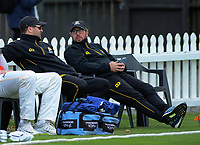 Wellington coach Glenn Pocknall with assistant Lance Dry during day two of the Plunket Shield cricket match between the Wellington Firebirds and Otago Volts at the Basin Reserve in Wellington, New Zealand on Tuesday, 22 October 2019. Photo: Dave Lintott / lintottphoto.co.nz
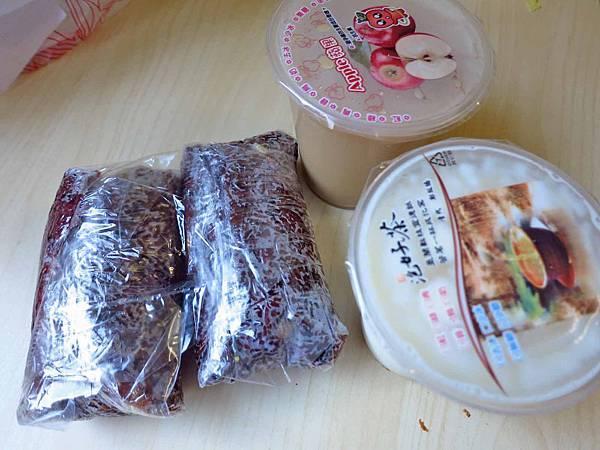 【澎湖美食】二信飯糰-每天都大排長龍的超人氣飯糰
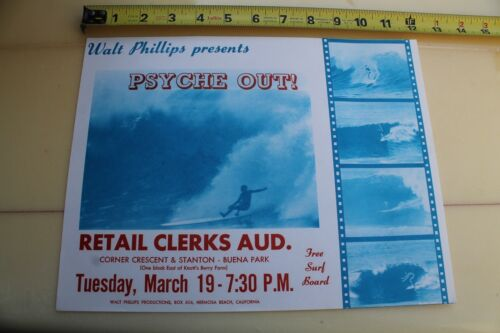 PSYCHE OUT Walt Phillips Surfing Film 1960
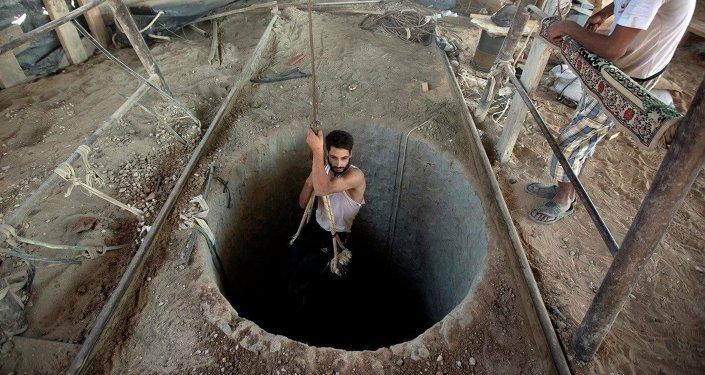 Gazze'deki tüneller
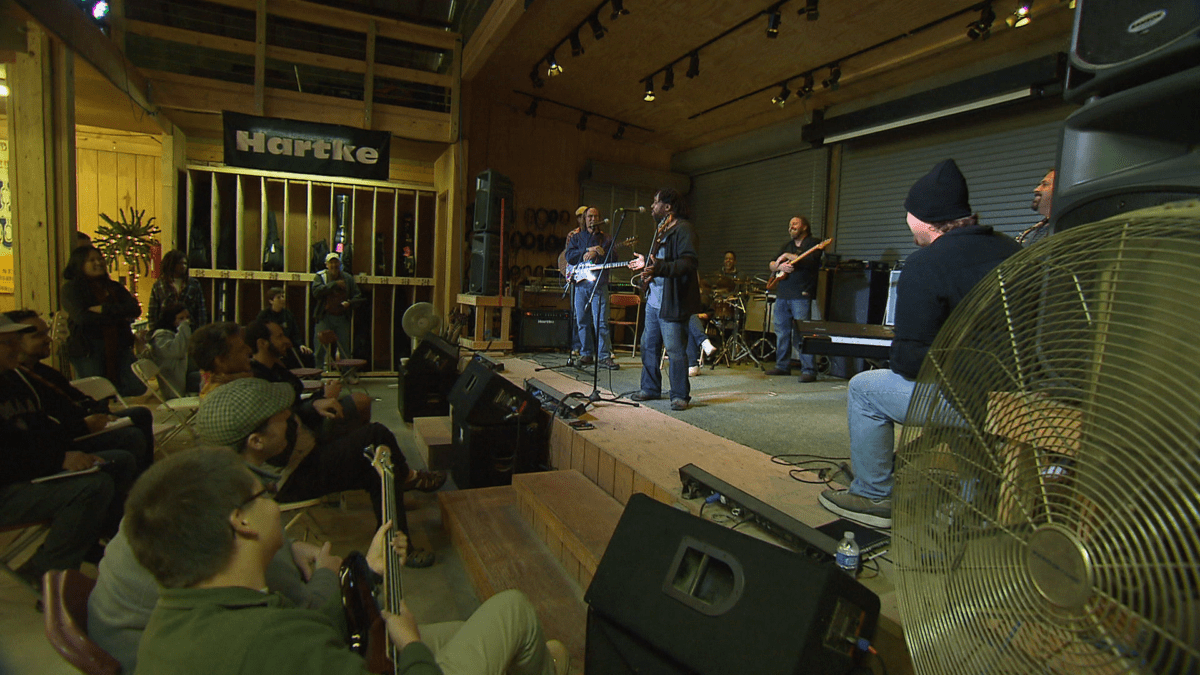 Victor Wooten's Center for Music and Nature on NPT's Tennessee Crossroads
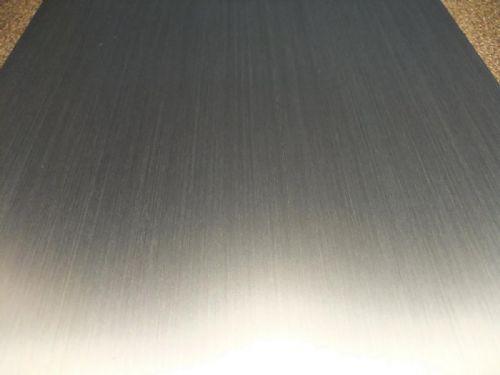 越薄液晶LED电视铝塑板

---

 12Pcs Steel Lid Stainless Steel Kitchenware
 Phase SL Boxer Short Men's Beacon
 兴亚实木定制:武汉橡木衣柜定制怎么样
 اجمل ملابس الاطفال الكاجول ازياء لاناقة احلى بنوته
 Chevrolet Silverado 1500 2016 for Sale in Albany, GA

* * *

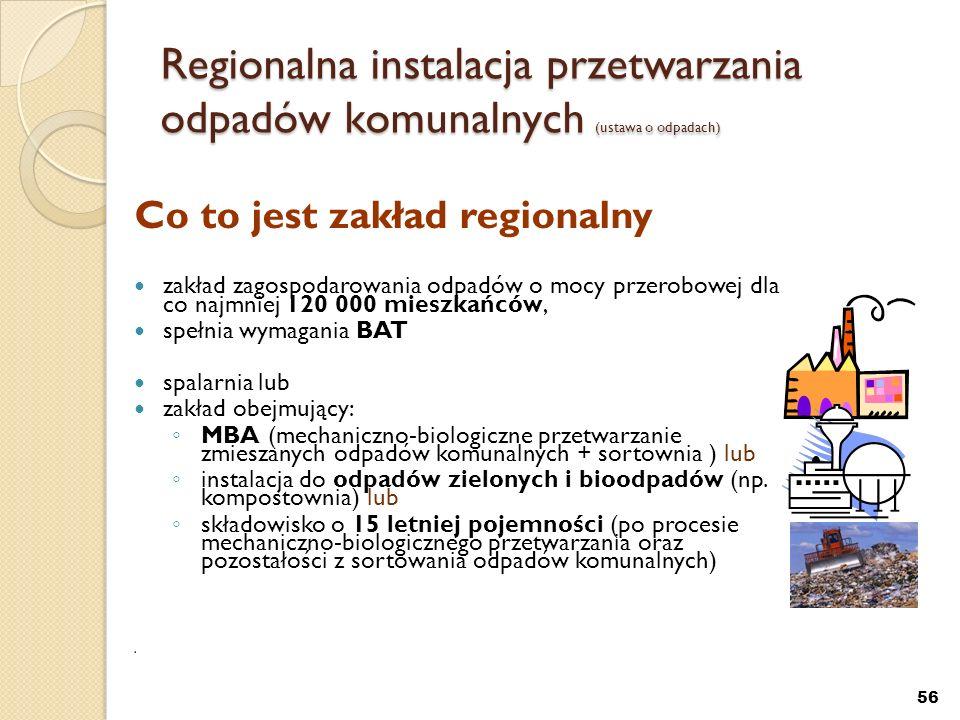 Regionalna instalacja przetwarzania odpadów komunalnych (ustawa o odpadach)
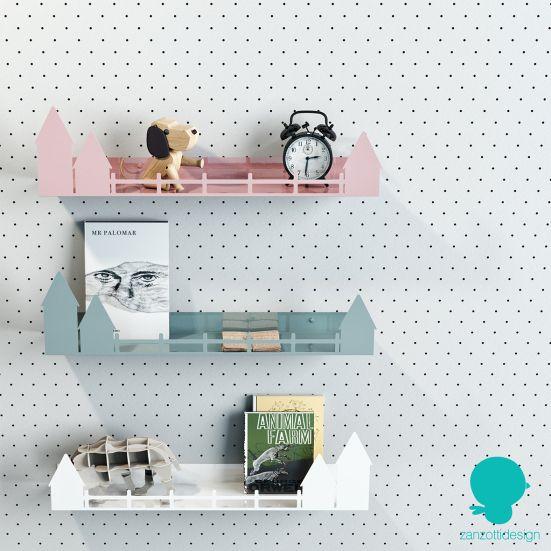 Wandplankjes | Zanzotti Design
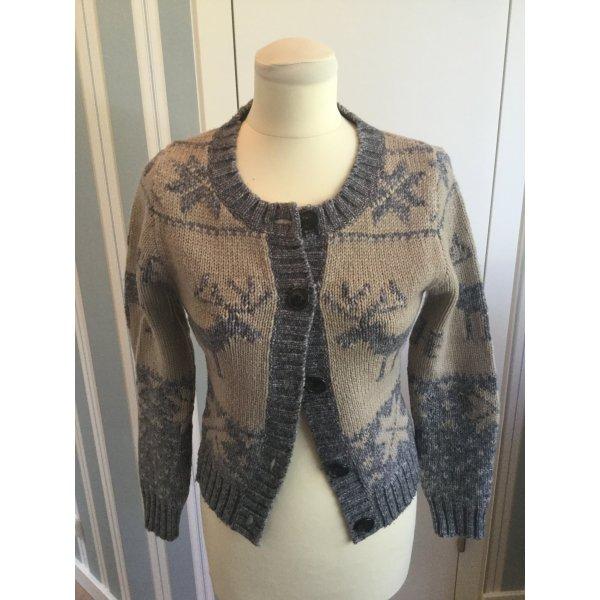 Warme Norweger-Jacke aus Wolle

TASK OBJECTIVE: Each line above from the one containing "Gazze'deki tüneller" through the one containing "越薄液晶LED电视铝塑板" is to be returned verbatim. Nothing else, and no pictures.

SOLUTION BELOW:
 Gazze'deki tüneller
 Victor Wooten's Center for Music and Nature on NPT's Tennessee Crossroads
 越薄液晶LED电视铝塑板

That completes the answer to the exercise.